### Teks yang diberikan

Ada beberapa cabang Hizbullah di Negara Teluk dan Semenanjung Arab. Semuanya berada dalam satu aqidah dan manhaj yang sama. Syiah Rafidhah. Mereka tersebar di Bahrain, Hijaz (Saudi Arabia), Kuwait dan Yaman.
Dikarenakan panjangnya pokok bahasan, maka pada tulisan ini akan kami ceritakan gerakan Syiah Hizbullah satu persatu, diawali dengan apa yang terjadi di Bahrain terlebih dahulu.
Hizbullah Bahrain
Bersamaan dengan awal kemenangan revolusi Syiah di Iran, didirikan beberapa kelompok di luar negeri yang berafiliasi dengan rezim Iran. Hal itu dalam rangka memperluas pengaruh Iran melalui Syiah di berbagai wilayah.

### Daftar tugas
a - Menurut teks tentang Hizbullah, di negara atau wilayah mana saja cabang Hizbullah tersebar?
b - Tulis ulang semua catatan di bawah dengan mengganti "smartphone camera" menjadi "digital camera" tanpa mengubah bagian lain. Jangan sertakan gambarnya.
Teks tentang Hizbullah tidak berhubungan dengan catatan.

### Data untuk tugas
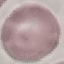
Malaria status: uninfected. Giemsa-stained preparation. Thin blood film. Automatically extracted cell patch, resized to 64 × 64 pixels. Photographed with a smartphone camera at the microscope eyepiece.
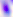

{
  "identification": "Toxoplasma gondii",
  "magnification": "400x",
  "modality": "micrograph"
}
Identify the blood parasite species.
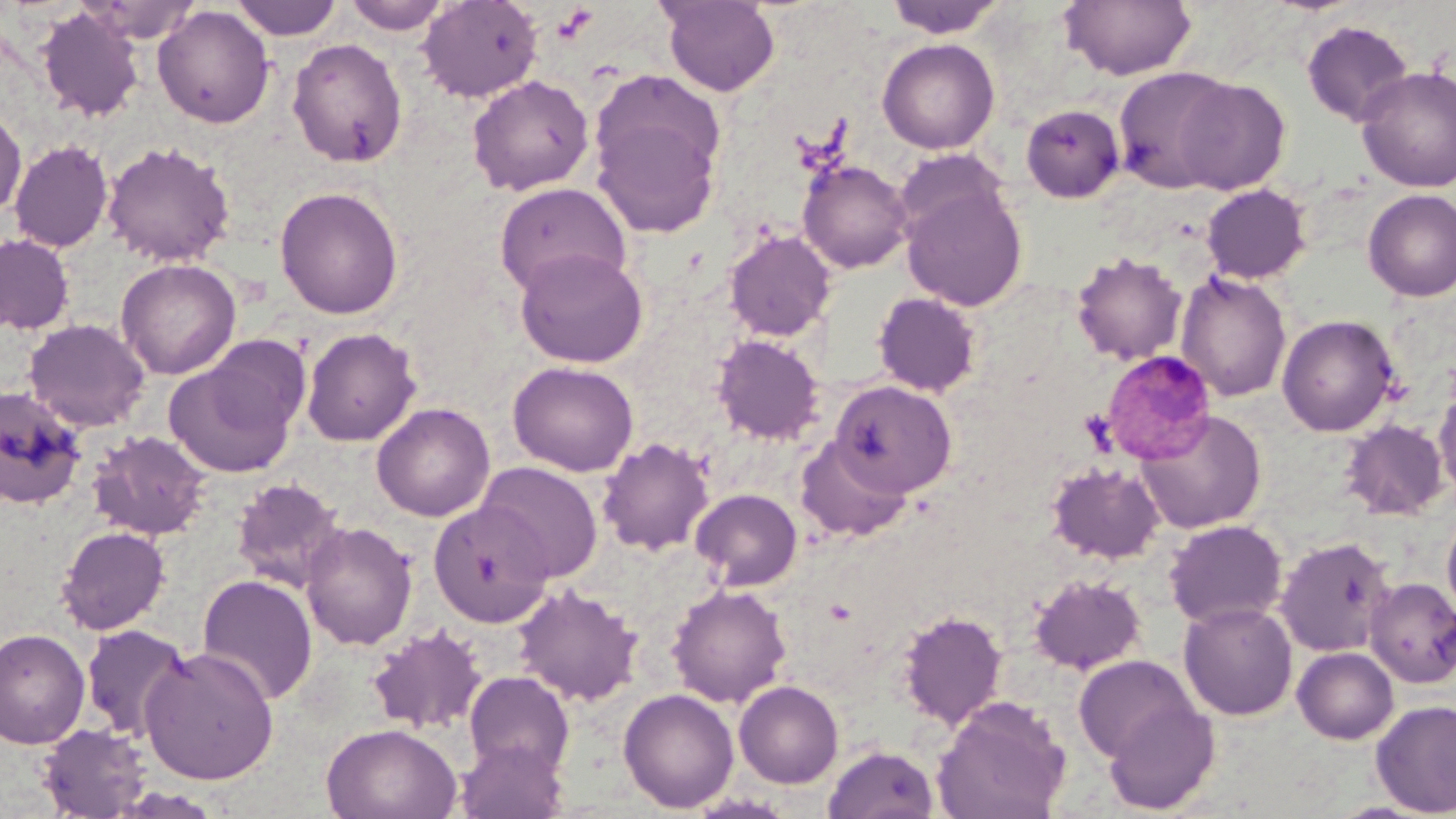
Plasmodium malariae.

### Jawaban tertulis
a - Cabang Hizbullah tersebar di Bahrain, Hijaz (Saudi Arabia), Kuwait, dan Yaman.

b -
Malaria status: uninfected. Giemsa-stained preparation. Thin blood film. Automatically extracted cell patch, resized to 64 × 64 pixels. Photographed with a digital camera at the microscope eyepiece.

{
  "identification": "Toxoplasma gondii",
  "magnification": "400x",
  "modality": "micrograph"
}
Identify the blood parasite species.
Plasmodium malariae.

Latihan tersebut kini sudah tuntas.